Principle:Microsoft Onnxruntime Fused Optimizer Configuration
Overview
Configuration of GPU-optimized fused optimizers for efficient parameter updates during ORTModule training.
Metadata
| Field | Value |
|---|---|
| Principle Name | Fused_Optimizer_Configuration |
| Category | API Doc |
| Domain | Accelerated_Training, PyTorch_Integration |
| Repository | microsoft/onnxruntime |
| Source Reference | docs/ORTModule_Training_Guidelines.md:L332-339 (FusedAdam), L349-372 (FP16_Optimizer)
|
| Last Updated | 2026-02-10 |
Description
ORT provides FusedAdam, a fused implementation of the Adam optimizer that combines multiple GPU kernel launches into a single operation. FP16_Optimizer wraps any optimizer to enable mixed-precision gradient scaling for faster training with reduced memory.
FusedAdam
Standard PyTorch Adam performs multiple separate GPU kernel launches for each parameter update: one for computing the first moment, one for the second moment, one for the bias correction, and one for the parameter update. FusedAdam combines all these operations using multi-tensor apply, which batches gradient updates across multiple parameters into a single kernel launch.
The result is significantly reduced GPU kernel launch overhead, which becomes especially important for models with many parameters (e.g., large language models with thousands of parameter tensors).
FP16_Optimizer
FP16_Optimizer wraps an existing optimizer (including DeepSpeed's ZeRO optimizer or Apex optimizer) to provide dynamic loss scaling for mixed-precision training. It maintains master weights in FP32 while performing forward and backward passes in FP16, and applies dynamic loss scaling to prevent gradient underflow.
FP16_Optimizer is designed to complement -- not replace -- DeepSpeed and Apex libraries, addressing specific inefficiencies in their mixed-precision implementations.
Theoretical Basis
Fused optimizers reduce GPU kernel launch overhead by combining parameter update operations. FP16_Optimizer implements dynamic loss scaling to prevent gradient underflow in mixed-precision training.

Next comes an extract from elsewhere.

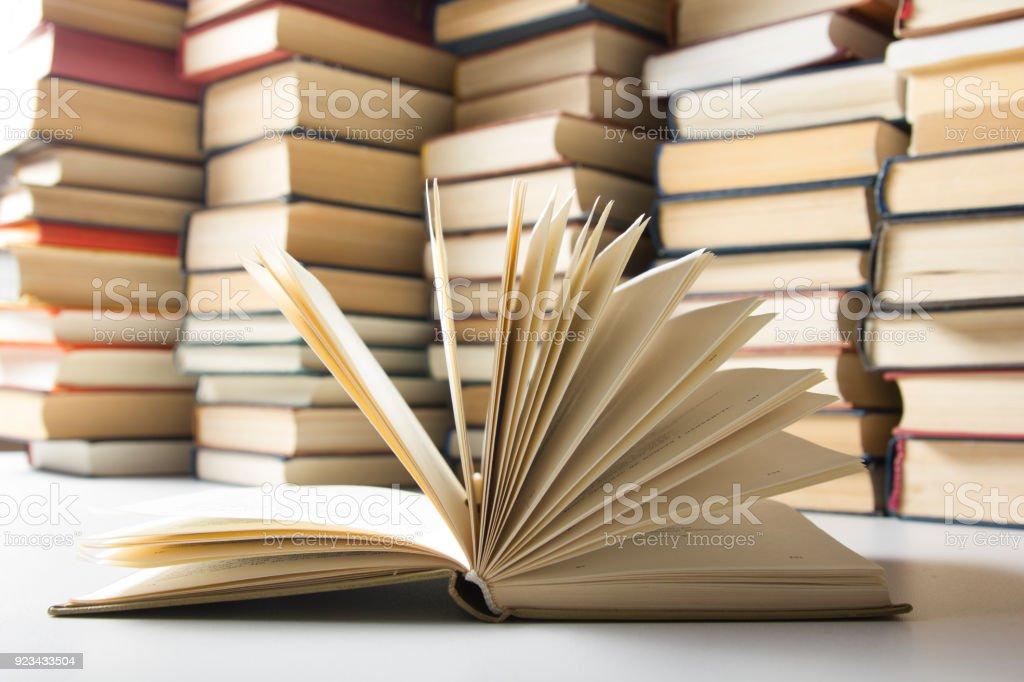 Photo Libre De Droit De Livre Ouvert Les Livres Cartonnes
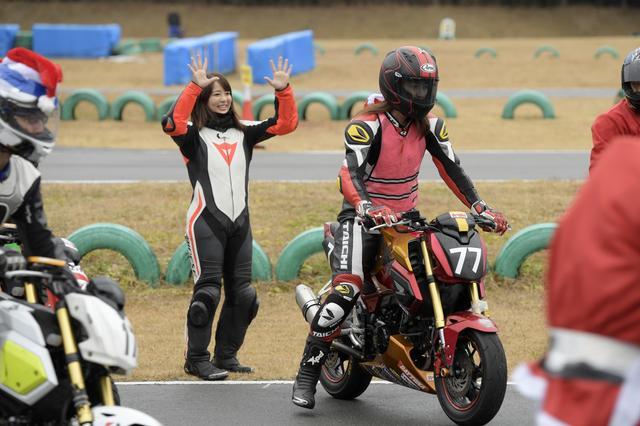 画像: ちょっと緊張感の無い2人ですが、スタート風景です。オートバイ女子部のゼッケンは「77」。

- Kernel Launch Overhead -- Each GPU kernel launch incurs a fixed overhead (typically 5-10 microseconds). For models with thousands of parameters, the cumulative overhead of per-parameter kernel launches can become a significant fraction of total training time. Multi-tensor apply reduces this by processing all parameters in a single launch.

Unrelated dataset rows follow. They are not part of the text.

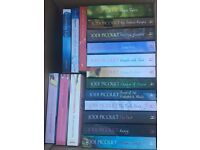 18 books! Jodie Picoult, Dorothy Koomson & assorted others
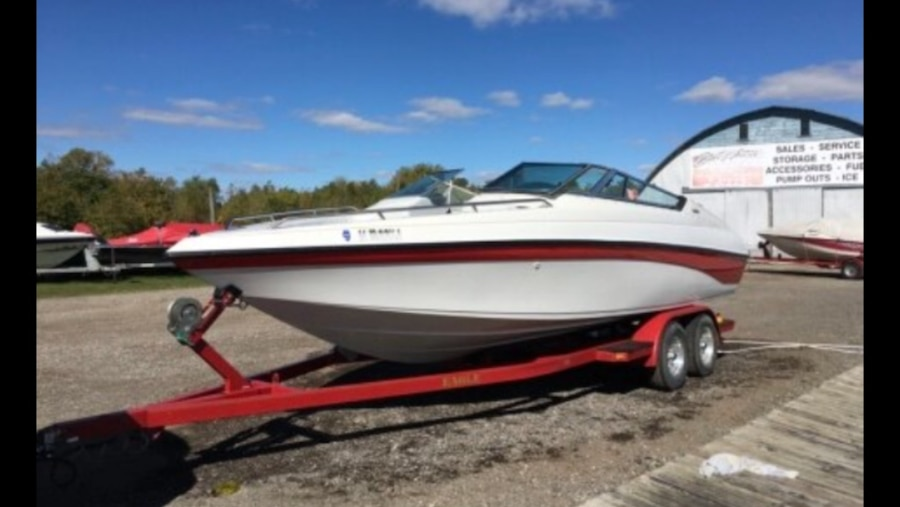 Photo Crownline 225BR Open Bow Boat with Trailer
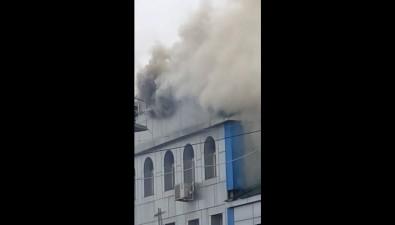 Пожарные немогут потушить общежитие наулице Шлакоблочной вЮжно-Сахалинске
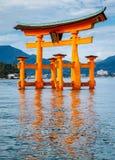 A porta de flutuação de Torii, ilha de Miyajima, Hiroshima, Japão Fotografia de Stock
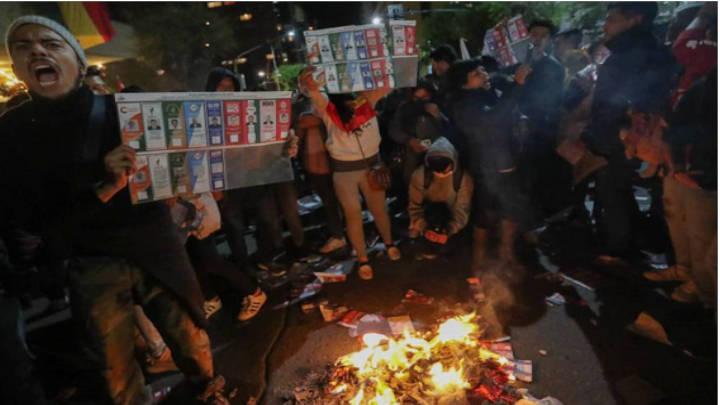 Descontento general ante el Tribunal Electoral y los resultados electorales en Bolivia.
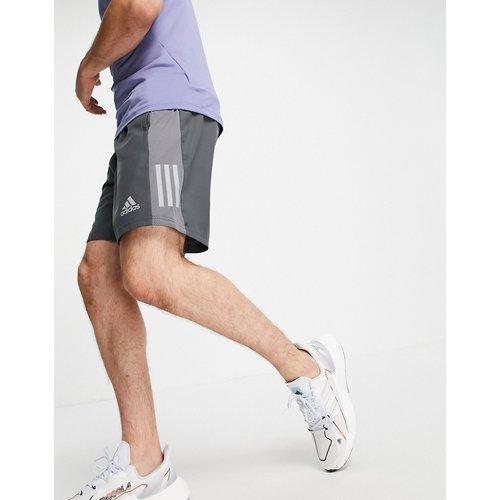 Adidas - Short de course à logo BOS - adidas performance - Modalova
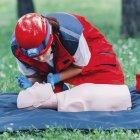 Женский фельдр КПП обучение на манекен на открытом воздухе. — стоковое фото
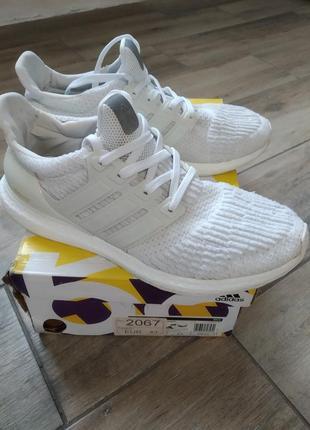 Adidas кросовки( оригінал)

- Mixed-Precision Training -- Using FP16 for forward/backward passes reduces memory footprint and enables tensor core acceleration on modern GPUs. However, FP16's limited dynamic range (approximately 5.96e-8 to 65504) can cause gradient underflow, where small gradient values round to zero.

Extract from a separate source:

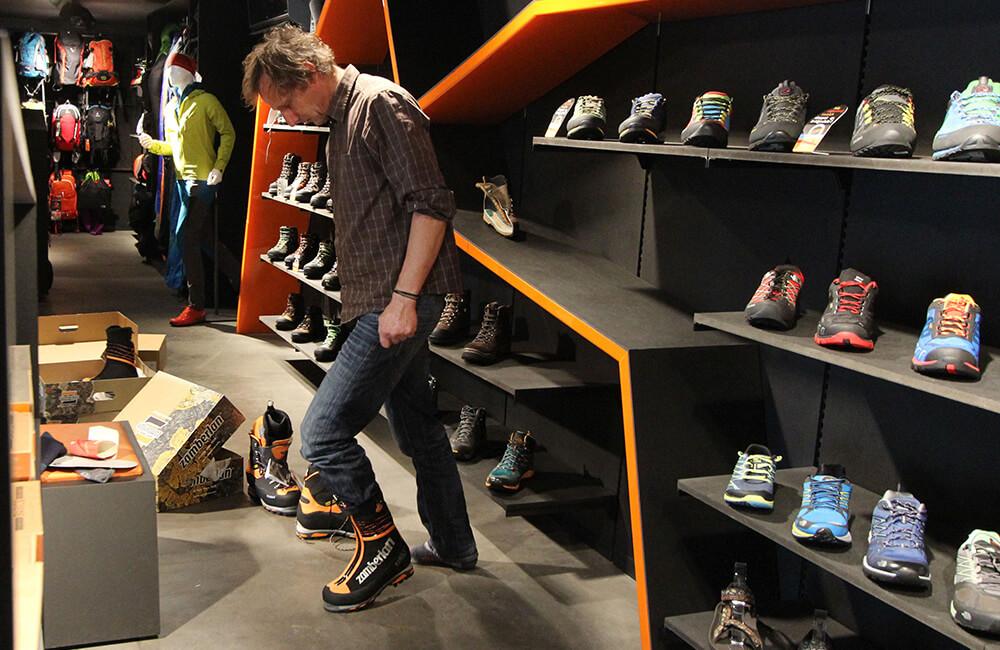 janusz gołąb wybiera rozmiar butów w góry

- Dynamic Loss Scaling -- To prevent gradient underflow, the loss is multiplied by a large scaling factor before the backward pass. The resulting gradients are then unscaled before the optimizer step. The scale factor is dynamically adjusted: increased when no overflow is detected, decreased when overflow occurs.
Usage
model = build_model()
# Replace standard AdamW with FusedAdam
from onnxruntime.training.optim import FusedAdam
optimizer = FusedAdam(model.parameters(), lr=1e-4)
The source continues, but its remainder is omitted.